PROBLEM DESCRIPTION -> Copy the lines below word for word, from the line containing "Is brown leaf" through the end of the records.

[start]

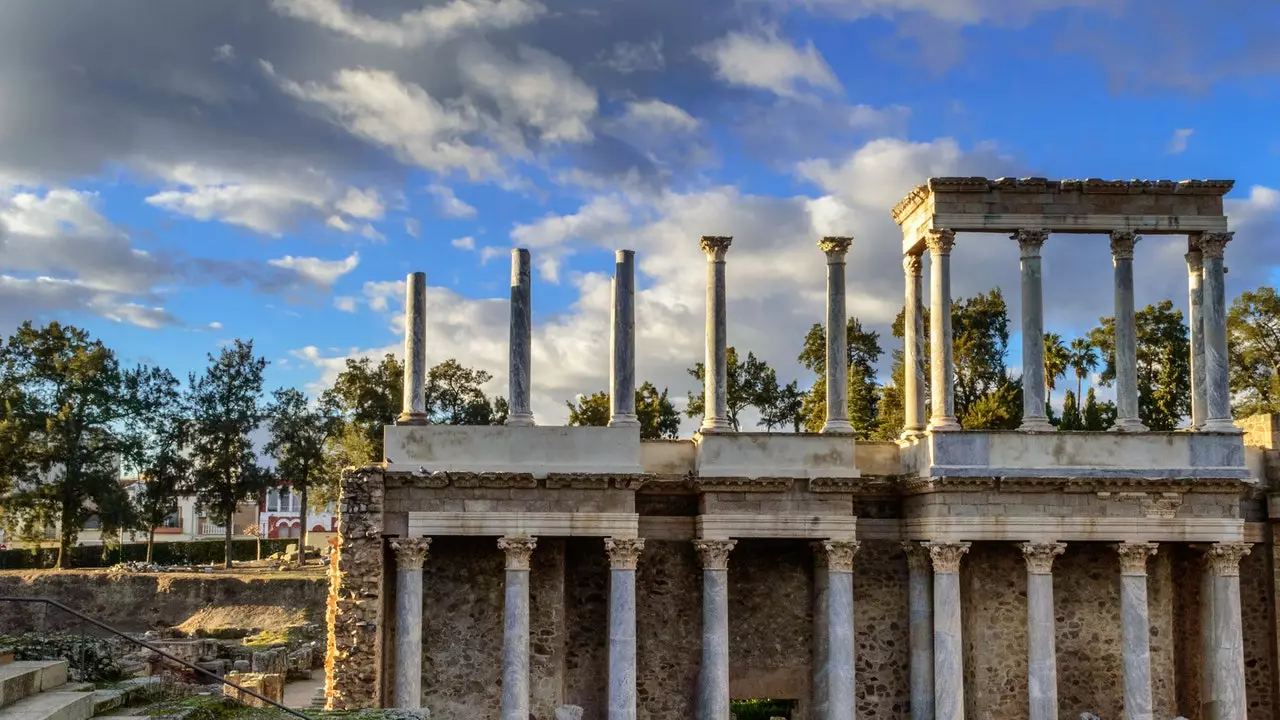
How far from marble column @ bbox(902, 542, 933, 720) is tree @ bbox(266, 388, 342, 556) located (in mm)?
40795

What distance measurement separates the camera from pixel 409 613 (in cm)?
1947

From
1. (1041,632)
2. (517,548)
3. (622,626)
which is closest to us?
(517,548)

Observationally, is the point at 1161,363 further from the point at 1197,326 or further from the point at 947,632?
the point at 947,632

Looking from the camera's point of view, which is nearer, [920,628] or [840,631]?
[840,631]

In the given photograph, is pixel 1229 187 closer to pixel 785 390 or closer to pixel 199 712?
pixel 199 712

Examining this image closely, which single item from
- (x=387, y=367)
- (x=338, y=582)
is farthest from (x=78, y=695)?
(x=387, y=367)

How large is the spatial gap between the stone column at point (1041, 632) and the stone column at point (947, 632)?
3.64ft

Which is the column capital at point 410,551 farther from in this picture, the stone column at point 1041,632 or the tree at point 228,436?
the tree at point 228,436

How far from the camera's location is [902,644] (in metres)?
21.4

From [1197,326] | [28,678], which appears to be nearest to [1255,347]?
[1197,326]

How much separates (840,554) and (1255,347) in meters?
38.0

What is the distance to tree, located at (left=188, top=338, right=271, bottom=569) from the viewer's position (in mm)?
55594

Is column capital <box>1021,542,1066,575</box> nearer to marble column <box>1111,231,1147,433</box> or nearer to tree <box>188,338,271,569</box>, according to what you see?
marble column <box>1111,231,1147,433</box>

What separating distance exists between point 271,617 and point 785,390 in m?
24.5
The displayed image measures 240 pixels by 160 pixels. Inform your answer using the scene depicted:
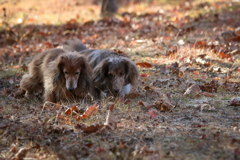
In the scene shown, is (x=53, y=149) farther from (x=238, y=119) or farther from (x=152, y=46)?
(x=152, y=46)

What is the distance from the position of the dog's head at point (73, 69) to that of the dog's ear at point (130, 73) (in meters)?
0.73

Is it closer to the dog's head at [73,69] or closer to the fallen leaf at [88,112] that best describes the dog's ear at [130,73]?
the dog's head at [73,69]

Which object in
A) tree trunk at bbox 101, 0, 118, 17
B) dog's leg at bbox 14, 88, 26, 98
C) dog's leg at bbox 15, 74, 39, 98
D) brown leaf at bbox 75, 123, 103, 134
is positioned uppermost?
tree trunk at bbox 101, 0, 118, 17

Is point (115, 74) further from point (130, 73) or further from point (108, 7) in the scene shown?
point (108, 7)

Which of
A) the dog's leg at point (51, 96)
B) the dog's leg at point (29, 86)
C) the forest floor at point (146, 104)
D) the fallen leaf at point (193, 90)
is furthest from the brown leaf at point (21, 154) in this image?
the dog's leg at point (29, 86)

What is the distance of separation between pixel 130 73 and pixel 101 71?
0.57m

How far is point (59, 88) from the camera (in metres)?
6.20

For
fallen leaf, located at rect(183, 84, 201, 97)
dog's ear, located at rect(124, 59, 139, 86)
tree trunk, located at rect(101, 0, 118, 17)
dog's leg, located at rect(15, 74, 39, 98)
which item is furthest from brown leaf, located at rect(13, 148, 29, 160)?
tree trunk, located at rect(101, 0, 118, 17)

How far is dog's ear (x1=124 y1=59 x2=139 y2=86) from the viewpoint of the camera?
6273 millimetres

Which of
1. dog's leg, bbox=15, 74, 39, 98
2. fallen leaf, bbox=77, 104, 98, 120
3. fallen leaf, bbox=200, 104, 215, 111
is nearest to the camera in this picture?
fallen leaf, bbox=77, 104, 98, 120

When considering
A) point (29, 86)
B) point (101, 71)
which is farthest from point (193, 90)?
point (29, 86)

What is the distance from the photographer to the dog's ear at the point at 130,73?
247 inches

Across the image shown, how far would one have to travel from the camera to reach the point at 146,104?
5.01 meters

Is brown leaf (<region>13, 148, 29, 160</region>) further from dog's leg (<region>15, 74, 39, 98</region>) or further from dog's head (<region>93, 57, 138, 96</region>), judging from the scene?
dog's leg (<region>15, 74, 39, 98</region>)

[end]

ANSWER TO THE EXERCISE ->
Is brown leaf (<region>13, 148, 29, 160</region>) further from dog's leg (<region>15, 74, 39, 98</region>) or further from dog's head (<region>93, 57, 138, 96</region>), judging from the scene?
dog's leg (<region>15, 74, 39, 98</region>)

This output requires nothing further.